Direction:
Return the listing below in full, with every line exactly as it is.

Records contained in a dataset
☆ ☆ ☆ ☆ ☆

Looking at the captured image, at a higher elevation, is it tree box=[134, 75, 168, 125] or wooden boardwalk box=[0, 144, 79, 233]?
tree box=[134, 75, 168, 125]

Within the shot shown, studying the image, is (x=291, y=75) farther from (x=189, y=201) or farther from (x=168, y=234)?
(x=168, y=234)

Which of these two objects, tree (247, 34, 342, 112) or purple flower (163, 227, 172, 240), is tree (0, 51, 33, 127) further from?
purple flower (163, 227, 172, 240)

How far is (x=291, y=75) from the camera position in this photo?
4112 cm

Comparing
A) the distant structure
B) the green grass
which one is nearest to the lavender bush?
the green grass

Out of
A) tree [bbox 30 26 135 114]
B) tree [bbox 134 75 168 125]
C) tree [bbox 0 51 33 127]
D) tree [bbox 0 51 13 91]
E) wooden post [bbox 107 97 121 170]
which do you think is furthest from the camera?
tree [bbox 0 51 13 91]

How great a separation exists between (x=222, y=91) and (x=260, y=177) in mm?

☆ ☆ ☆ ☆ ☆

Solution:
Looking at the captured image, at a higher elevation, is it tree box=[134, 75, 168, 125] or wooden boardwalk box=[0, 144, 79, 233]?
tree box=[134, 75, 168, 125]

Within the shot shown, studying the image, is (x=291, y=75) farther from (x=189, y=201) or farther from (x=168, y=234)?
(x=168, y=234)

Which of these two objects, tree (247, 34, 342, 112) or purple flower (163, 227, 172, 240), is tree (0, 51, 33, 127) further from?
purple flower (163, 227, 172, 240)

How far is (x=291, y=75) from the camera position in this photo?
4112 cm

Comparing
A) the distant structure
B) the green grass
which one is nearest to the lavender bush?
the green grass

Out of
A) tree [bbox 30 26 135 114]
B) tree [bbox 134 75 168 125]
C) tree [bbox 0 51 33 127]
D) tree [bbox 0 51 13 91]
E) wooden post [bbox 107 97 121 170]
which do you think is furthest from the camera?
tree [bbox 0 51 13 91]

How great a separation exists between (x=222, y=91) and (x=260, y=177) in mm?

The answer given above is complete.